What made you think Pick was hierarchical? I'll give you that - again in a properly designed
MV database - each entity definition should be hierarchical. But the links between entities
should be relational. Which gives you all the *speed* of a hierarchical database, and all the
*flexibility* of a relational database. Yes - relational is flexible - but it pays for it in
speed.

Properly designed, MV has all the speed of hierarchical. But you can choose ANY entity as the
peak of your hierarchy, giving it all the flexibility of relational. And - apart from when you
do a "find me this" query - all your data access is based on primary keys that normally hit
"first time, every time". That's blindingly fast compared to a paradigm that says "always
SELECT FROM". Yes I know relational doesn't do that under the covers, but I'd rather a model
that explicitly guarantees me instant response than one that guarantees me nothing but
typically does pretty well - I've come across enough horror stories about upgrades to the
optimisation engine "breaking" carefully crafted code and turning a racehorse into a snail.

Cheers,
Wol

Why not just dump relational?

Posted Jul 26, 2008 2:04 UTC (Sat) by alankila (guest, #47141) [Link]

> Yes I know relational doesn't do that under the covers, but I'd rather a
> model that explicitly guarantees me instant response than one that 
> guarantees me nothing but typically does pretty well - I've come across 
> enough horror stories about upgrades to the optimisation engine 
> "breaking" carefully crafted code and turning a racehorse into a snail.

Let's just say that the flip side of the optimizer is that you do not have to think about how
to get the data yourself. You declare how the things are related, and using SQL describe what
the result set is, and leave it to the database to work out how to satisfy that query.

It should be clear that this argument requires that we have something more complicated than
"select * from table where id = :x" in mind. As an example, I once wrote a query that produced
a report of top 20 products for all vendors monthly, sorting the vendors alphabetically, the
products by their rank (determined by number of items sold), and also reported the number of
those items sold monthly. The database was a star schema of facts, one row describing an item
x sold at time z, another describing the relationship from item to vendor.
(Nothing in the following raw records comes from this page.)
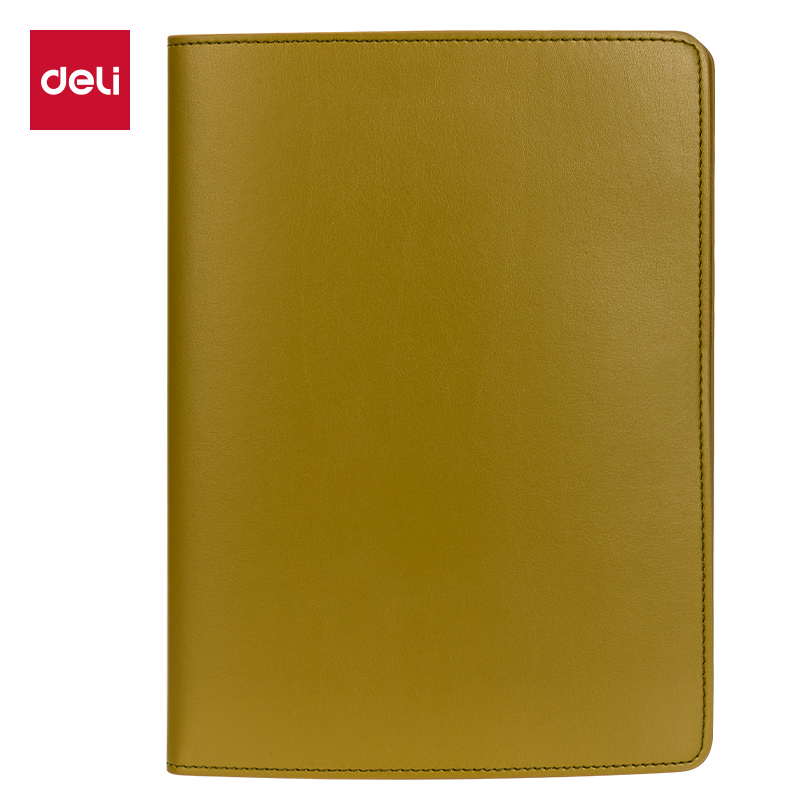 紐賽NS600封套皮麵本A5-80張/(橄欖綠)(本)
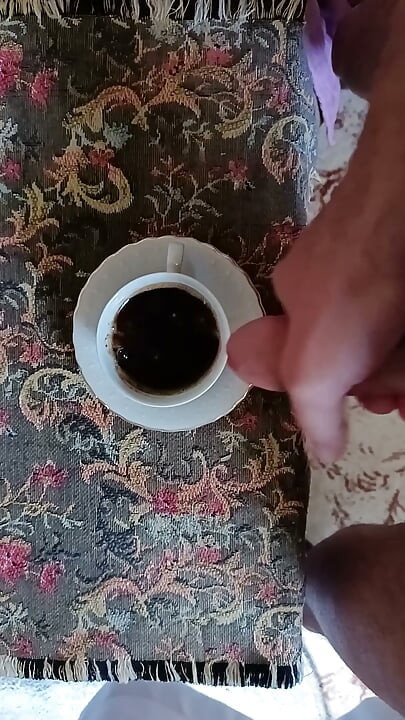 Cum in coffee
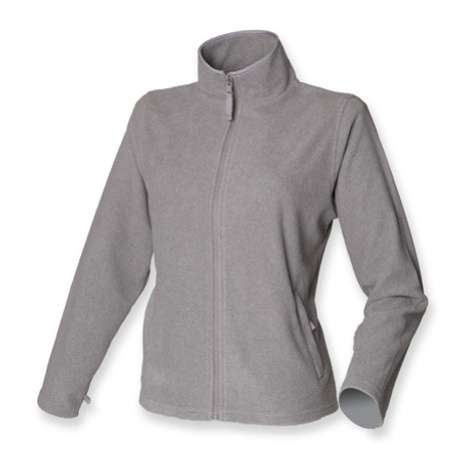 Henbury Dámská mikrofleecová bunda H851 Heather Grey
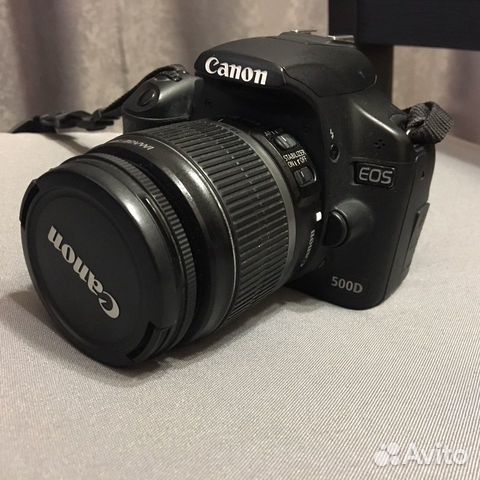 Фотоаппарат Canon EOS 500D с объективом EFS 18-55м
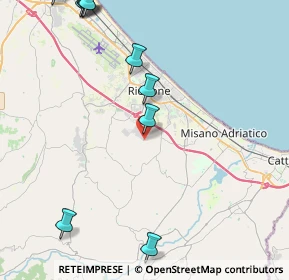 Mappa 47843 Misano Adriatico, 47843 Misano Adriatico RN, Italia (6.21727)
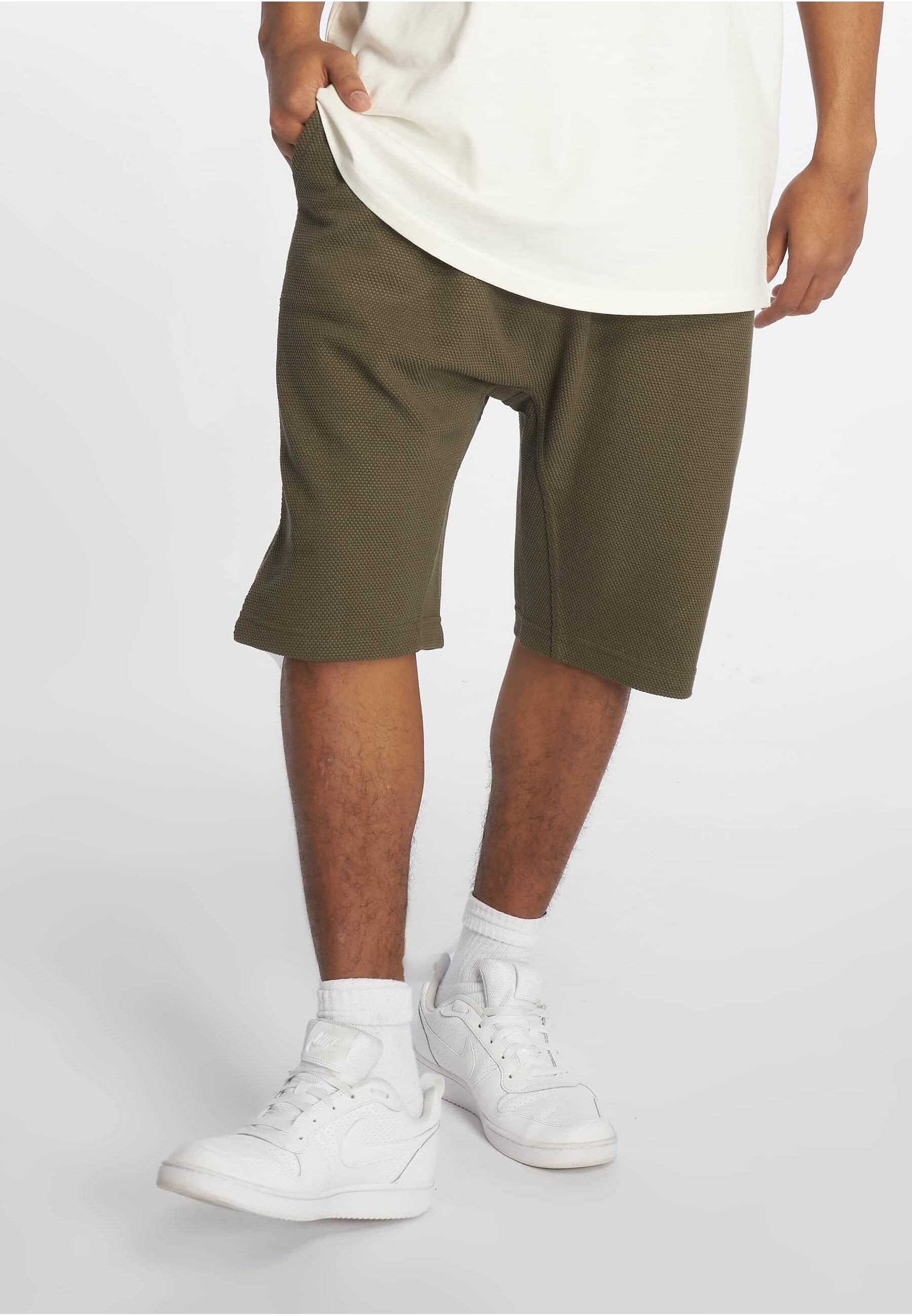DEF Stoffhose »DEF Herren DEF Hoku Shorts Black«, (1 tlg.)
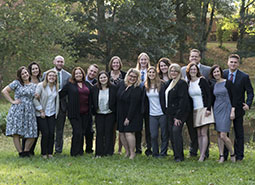 The CLDC’s professional and graduate assistant staff is seen in this fall 2017 photo.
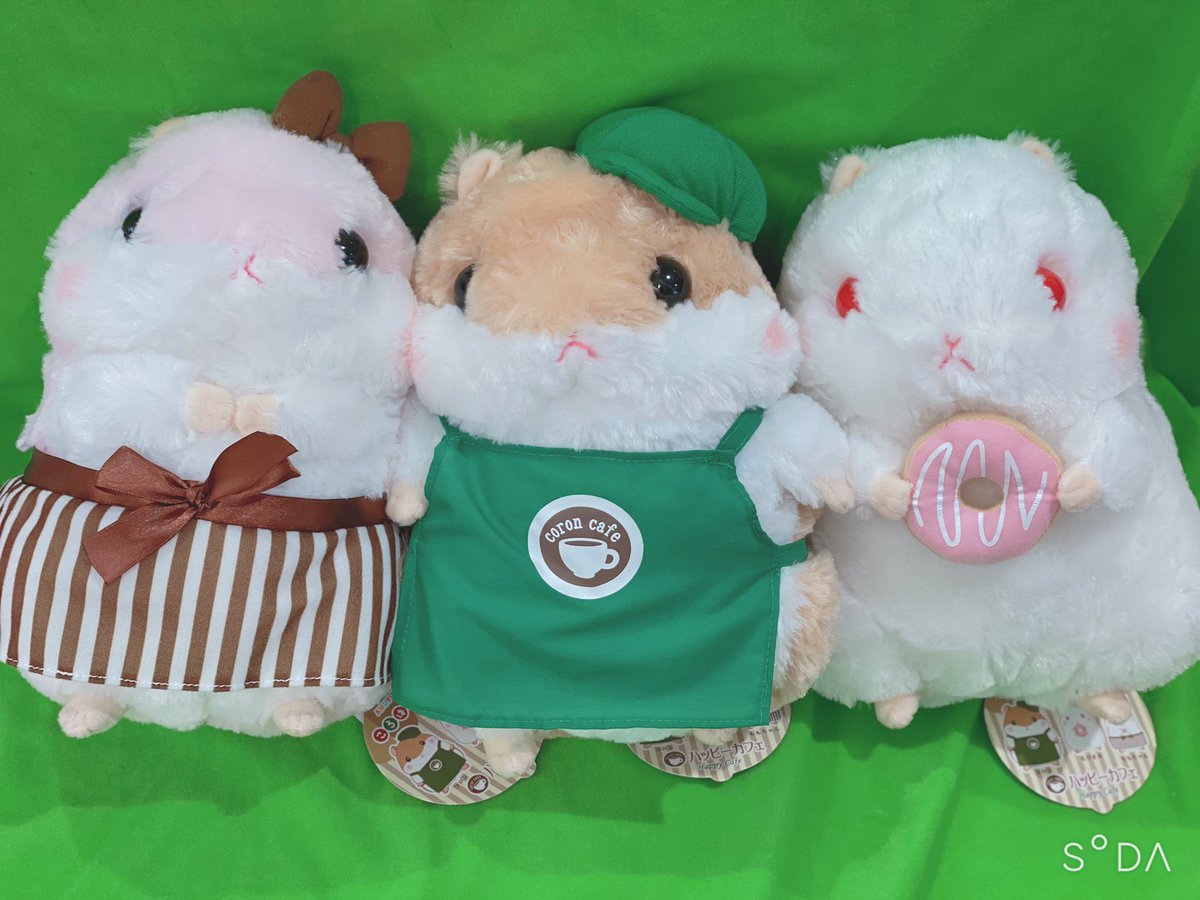 新品　ころはむコロンハッピーカフェＢＩＧ　ももちゃん　ぬいぐるみ ≪3月の新商品≫アミューズプライズーNEW ITEM！☆ころはむ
So the optimizer works out which end of the query looks like least work, where a temporary
index might be needed, what rows can be read off purely from index, if any of the subresults
are available in materialized query tables, etc.

To me, it was faster to write the SQL than work out the individual queries and the code in the
host programming language (Perl, in my case) to calculate that same statistic. In principle,
this way is the most efficient as well, as when the database knows what I want, then it is in
the position to do the least work required to satisfy that query.